🤖 AI Summary
This study addresses the performance degradation and multiuser interference in distributed cell-free massive MIMO systems caused by asynchronous signal arrivals. To mitigate these issues, the work introduces fluid antenna systems (FAS) for the first time, leveraging their reconfigurable spatial positions to provide additional spatial degrees of freedom. A downlink transmission model incorporating delay-induced phase shifts is formulated, and a non-monotonic accelerated projected gradient ascent algorithm is proposed to jointly optimize antenna placements and power allocation. The approach significantly enhances system robustness and spectral efficiency under both coherent and non-coherent transmission regimes: in coherent scenarios, it effectively compensates for performance loss due to unknown delay-induced phase shifts, while in non-coherent scenarios, it further boosts signal strength, consistently outperforming conventional fixed-antenna systems.
📝 Abstract
Practical distributed deployments inherently suffer from asynchronous signal arrivals, which exacerbate multi-user interference and degrade system performance, especially for coherent transmission.
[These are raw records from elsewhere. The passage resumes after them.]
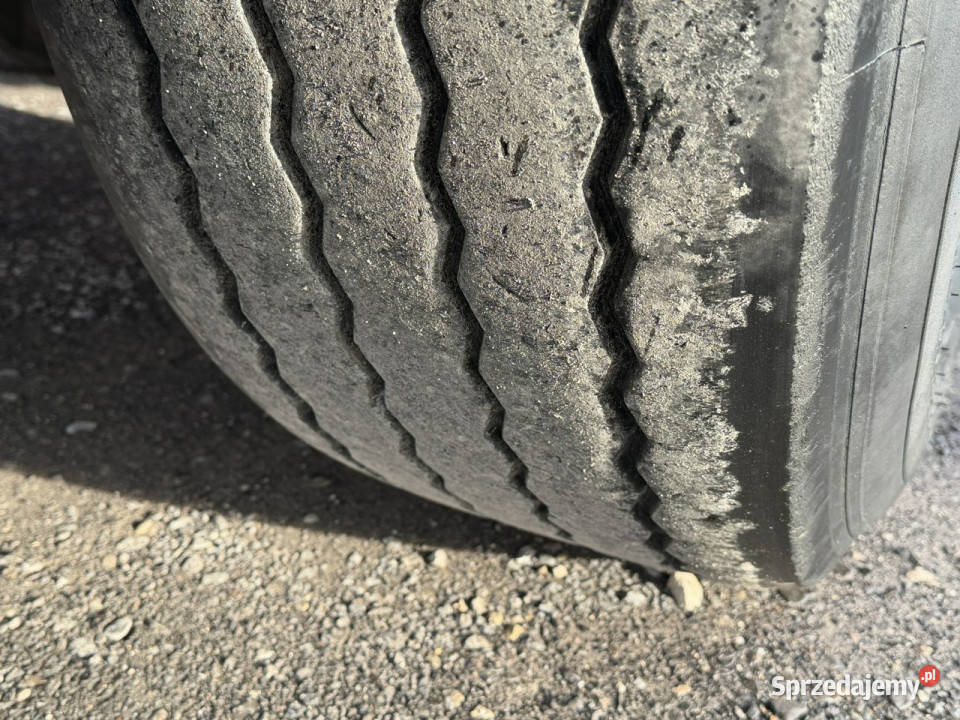 firana Schmitz Cargobull Standard Rama Ocynk Oś Widełki sprzedam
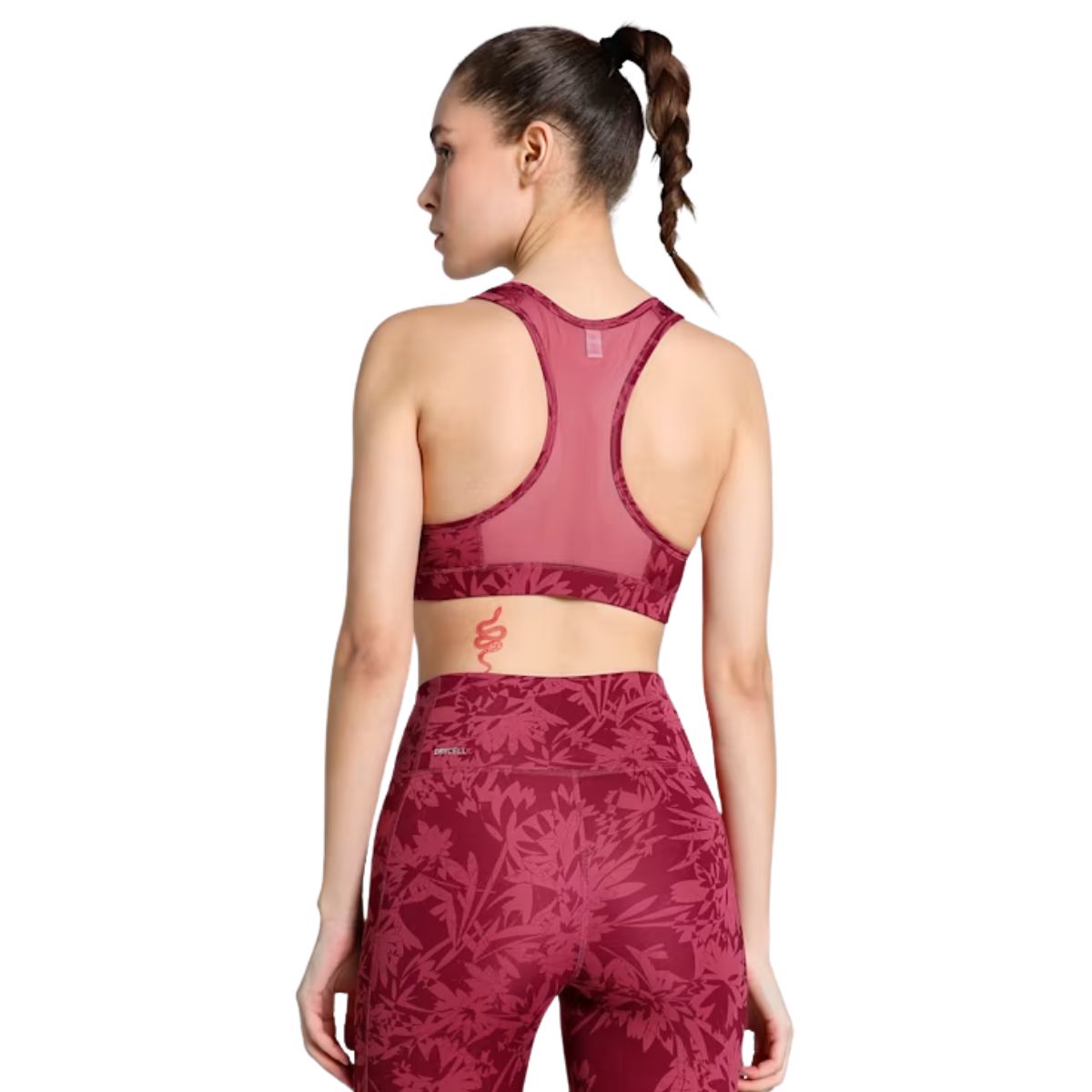 Puma 4Keeps Women's Printed Training Bra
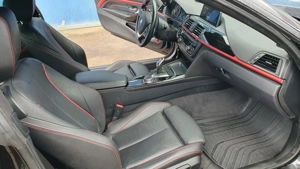 BMW 428i Xdrive RedLineSport   2.0benzina   245cai - an 2015 - 16600 euro negociabil - imagine 3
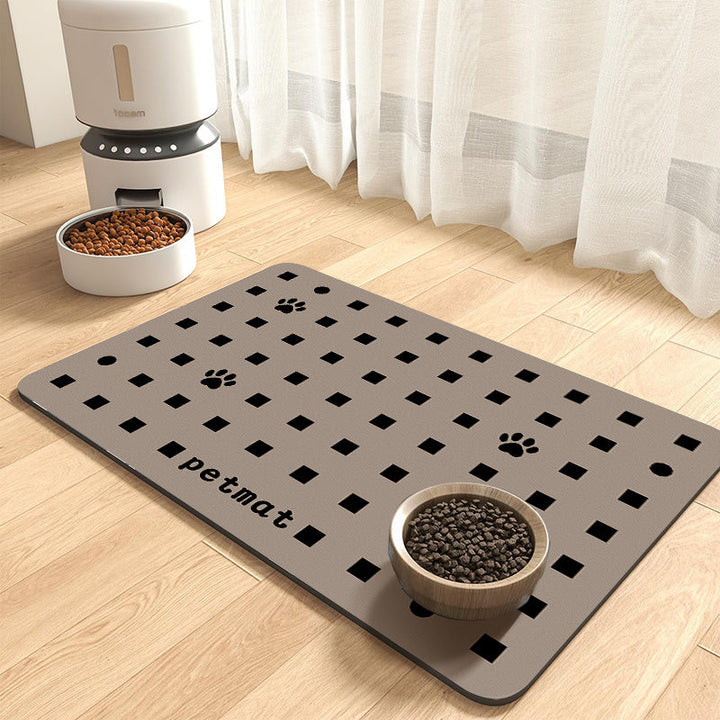 Durable Pet Feeding Mat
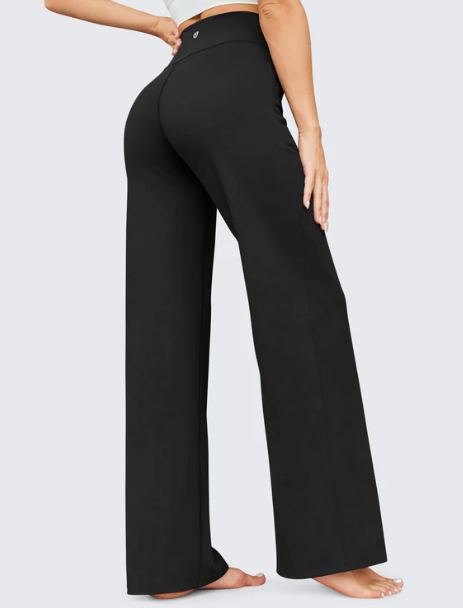 Wide-Leg Pants
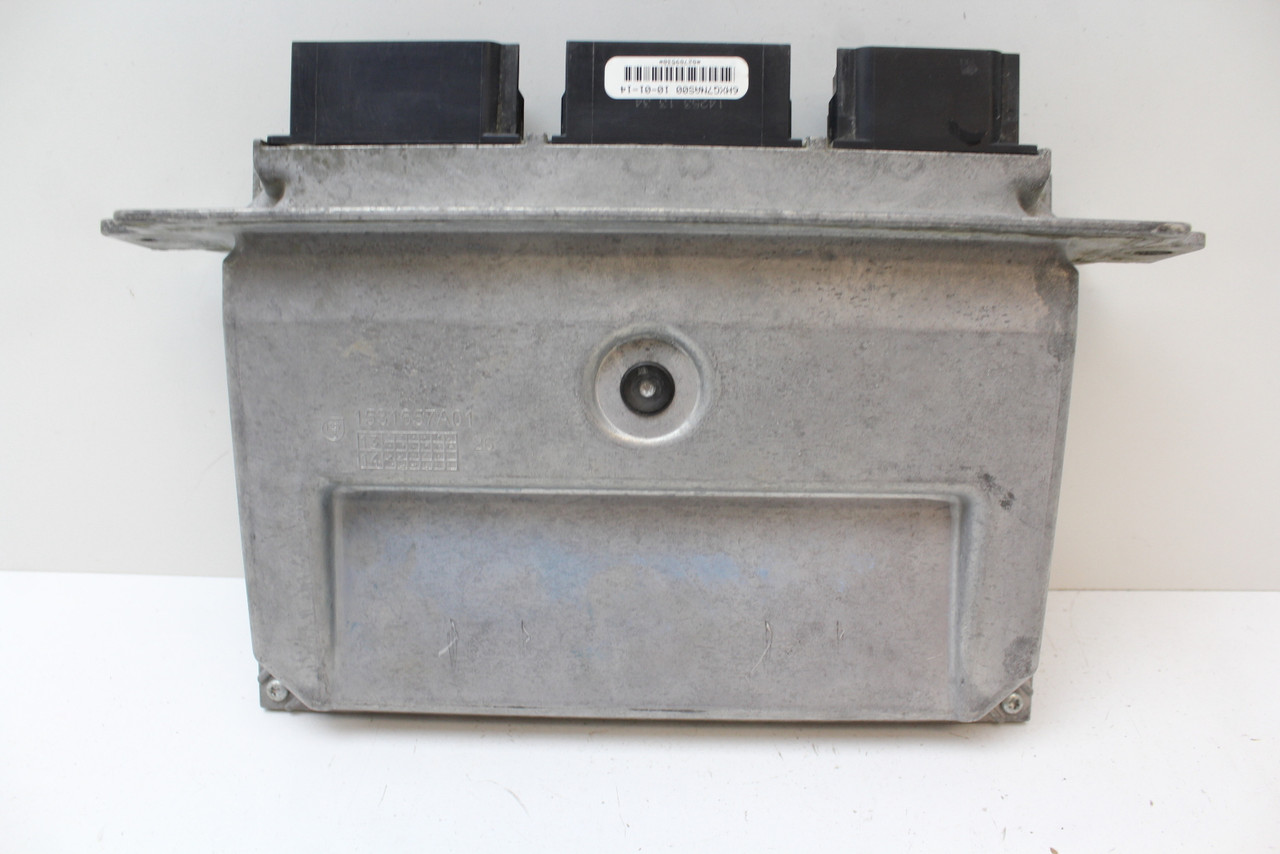 07 2007 Edge RM7U7A-12A650-HNA Computer Brain Engine Control ECU ECM EBX Module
To natively mitigate the asynchronous reception effect, this paper proposes integrating fluid antenna systems (FASs) into distributed cell-free massive MIMO systems, exploiting their reconfigurable spatial positions to release additional spatial degrees of freedom (DoFs). We establish the FAS-enabled data transmission model with asynchronous reception, i.e., delay phases. We also derive the analytical downlink spectral efficiency (SE) performance of the proposed system under coherent and non-coherent transmissions, using low-complexity Maximum Ratio (MR) precoding to provide fundamental theoretical bounds. Specifically, we propose a novel nonmonotone accelerated projected gradient ascent algorithm to jointly optimize FAS positions and power control coefficients, maximizing the downlink sum SE. Numerical results demonstrate that while asynchronous reception severely degrades system performance for coherent transmission, the spatial DoFs unlocked by optimized FAS positions, along with efficient power control, can significantly counteract the effects of unknown delay phases and outperform traditional fixed-position antennas. For non-coherent transmission, which inherently bypasses asynchronous reception, the application of FAS leverages spatial reconfigurability to natively maximize signal strength and achieve more pronounced SE gains. Ultimately, our proposed FAS-enabled system, coupled with efficient power control, mitigates performance degradation due to asynchronous reception and outperforms traditional fixed-position antennas, paving the way for the practical deployment of FASs in robust, highly efficient 6G cell-free massive MIMO systems.